___ Provided records ___
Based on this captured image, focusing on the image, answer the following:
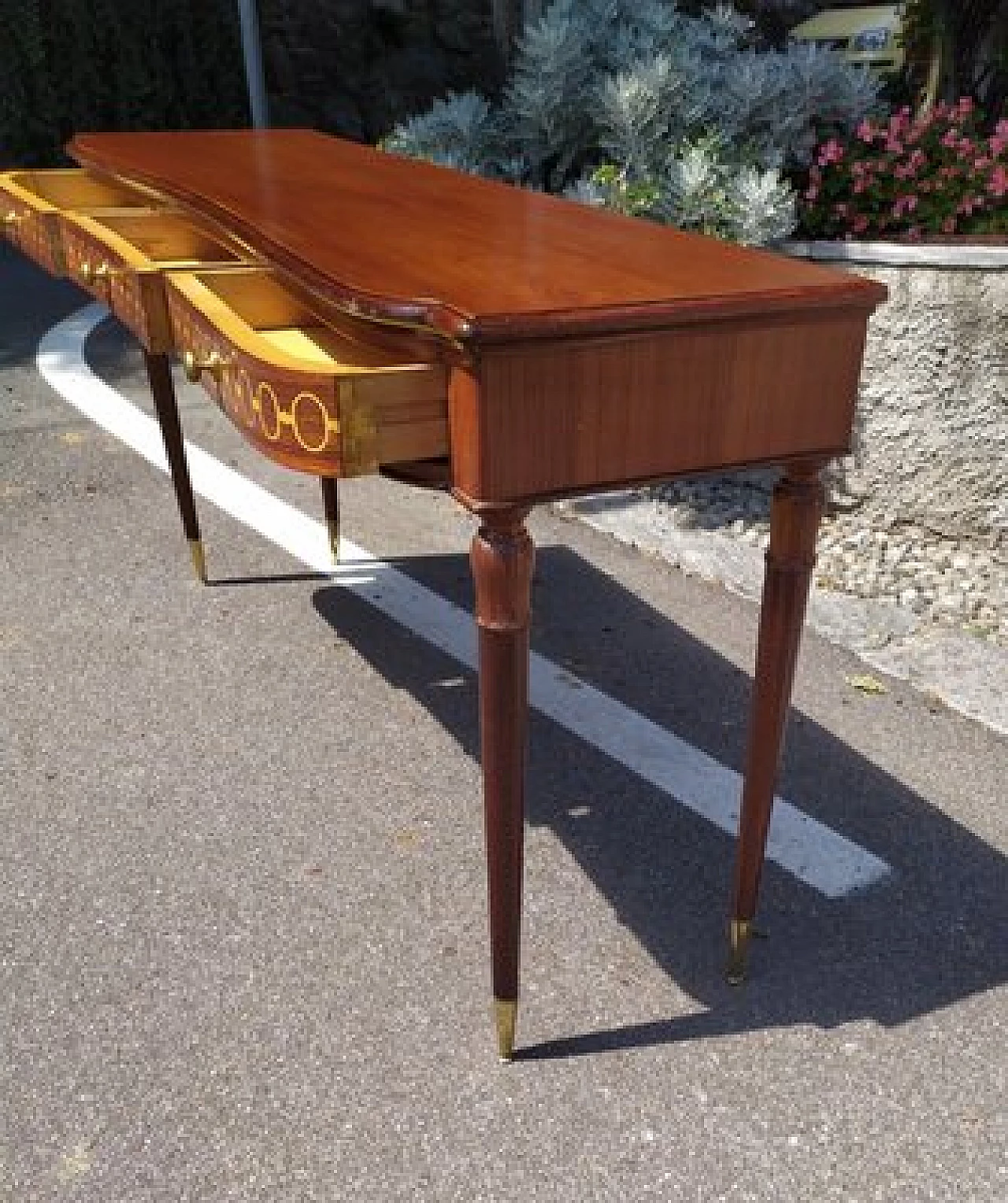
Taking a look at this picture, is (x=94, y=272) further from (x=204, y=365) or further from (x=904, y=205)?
(x=904, y=205)

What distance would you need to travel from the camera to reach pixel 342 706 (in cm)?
282

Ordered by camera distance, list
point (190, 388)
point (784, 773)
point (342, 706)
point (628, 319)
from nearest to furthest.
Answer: point (628, 319), point (784, 773), point (342, 706), point (190, 388)

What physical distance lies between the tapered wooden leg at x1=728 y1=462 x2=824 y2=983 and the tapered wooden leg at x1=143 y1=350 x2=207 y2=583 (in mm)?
2033

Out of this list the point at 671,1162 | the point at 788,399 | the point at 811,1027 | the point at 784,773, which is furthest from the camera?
the point at 784,773

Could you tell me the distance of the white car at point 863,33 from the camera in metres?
6.12

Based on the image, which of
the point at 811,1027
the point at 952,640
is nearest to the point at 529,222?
the point at 811,1027

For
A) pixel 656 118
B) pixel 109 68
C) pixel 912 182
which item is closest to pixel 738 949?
pixel 912 182

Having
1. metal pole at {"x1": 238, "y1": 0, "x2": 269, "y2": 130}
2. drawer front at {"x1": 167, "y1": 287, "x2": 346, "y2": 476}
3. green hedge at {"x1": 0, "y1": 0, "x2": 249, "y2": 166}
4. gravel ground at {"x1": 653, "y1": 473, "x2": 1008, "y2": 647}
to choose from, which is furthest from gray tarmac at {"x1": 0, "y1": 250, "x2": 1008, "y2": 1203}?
green hedge at {"x1": 0, "y1": 0, "x2": 249, "y2": 166}

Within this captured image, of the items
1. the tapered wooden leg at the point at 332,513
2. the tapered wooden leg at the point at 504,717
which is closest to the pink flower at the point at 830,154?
the tapered wooden leg at the point at 332,513

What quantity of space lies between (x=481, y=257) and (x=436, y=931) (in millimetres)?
1204

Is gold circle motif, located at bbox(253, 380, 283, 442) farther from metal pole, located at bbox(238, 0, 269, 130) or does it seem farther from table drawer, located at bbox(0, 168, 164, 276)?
metal pole, located at bbox(238, 0, 269, 130)

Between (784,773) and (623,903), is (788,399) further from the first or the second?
(784,773)

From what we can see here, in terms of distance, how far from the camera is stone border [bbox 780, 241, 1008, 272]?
341 centimetres

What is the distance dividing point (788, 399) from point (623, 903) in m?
1.09
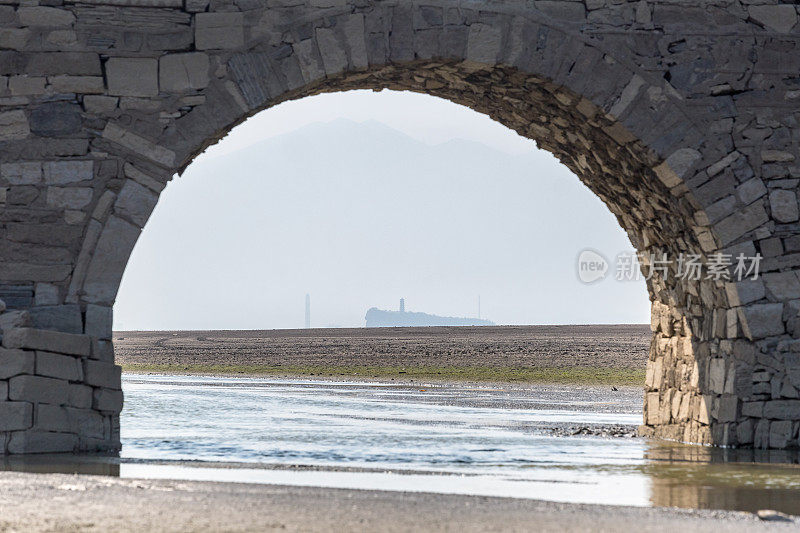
___
■ **Exercise goal**:
Can you copy out everything from the line containing "Is gold circle" down to the end of the material, character for character, leaving out the pictures?

■ **Task output**:
Is gold circle motif, located at bbox(253, 380, 283, 442) farther from metal pole, located at bbox(238, 0, 269, 130) or does it seem farther from table drawer, located at bbox(0, 168, 164, 276)?
metal pole, located at bbox(238, 0, 269, 130)

Between (784,773) and (623,903), is (788,399) further from the first or the second?
(784,773)

From what we can see here, in terms of distance, how far from the camera is stone border [bbox 780, 241, 1008, 272]?
341 centimetres

What is the distance dividing point (788, 399) from point (623, 903) in m?
1.09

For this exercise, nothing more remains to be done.